By Peter Loftus
Patients with advanced lung cancer who took Merck & Co.'s
immune-boosting drug Keytruda as their first treatment lived longer
on average than those who received chemotherapy in a new study that
could herald a big shift in treatment of the deadliest cancer.
The finding could lead to wider use of Keytruda and help Merck
gain ground on rival Bristol-Myers Squibb Co. in the
multibillion-dollar market for new drugs that fight cancer by
harnessing patients' immune systems.
Bristol's immunotherapy Opdivo, which has so far outsold
Keytruda, failed to significantly prolong survival beyond
chemotherapy in a separate study of lung-cancer patients. Opdivo
had global sales of $1.54 billion for the first six months of 2016,
while Keytruda had sales of $563 million.

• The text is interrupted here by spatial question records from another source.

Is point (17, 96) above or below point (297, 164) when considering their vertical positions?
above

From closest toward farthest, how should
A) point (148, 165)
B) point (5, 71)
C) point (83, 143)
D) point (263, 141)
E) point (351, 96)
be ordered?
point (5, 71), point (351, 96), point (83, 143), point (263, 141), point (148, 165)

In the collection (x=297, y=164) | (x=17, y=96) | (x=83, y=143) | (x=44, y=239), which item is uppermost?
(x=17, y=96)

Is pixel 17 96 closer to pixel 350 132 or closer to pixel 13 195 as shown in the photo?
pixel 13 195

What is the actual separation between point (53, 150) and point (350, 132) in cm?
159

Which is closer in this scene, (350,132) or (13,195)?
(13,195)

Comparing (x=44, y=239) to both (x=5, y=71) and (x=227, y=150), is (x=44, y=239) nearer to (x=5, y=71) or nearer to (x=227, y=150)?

Both companies previously revealed limited results of their
respective lung-cancer studies this year; researchers presented
full results Sunday at a meeting of the European Society for
Medical Oncology in Copenhagen, and Merck's study was published
online by the New England Journal of Medicine.
Keytruda and Opdivo are approved in the U.S. to treat
lung-cancer patients whose disease has progressed after prior
chemotherapy treatment and for some other tumors. The drugs each
cost more than $12,500 a month per patient.
Lung cancer is one of the most common types of cancer and causes
the most deaths. About 224,390 new cases are expected in the U.S.
this year, while about 158,080 people are expected to die from lung
cancer, according to the American Cancer Society.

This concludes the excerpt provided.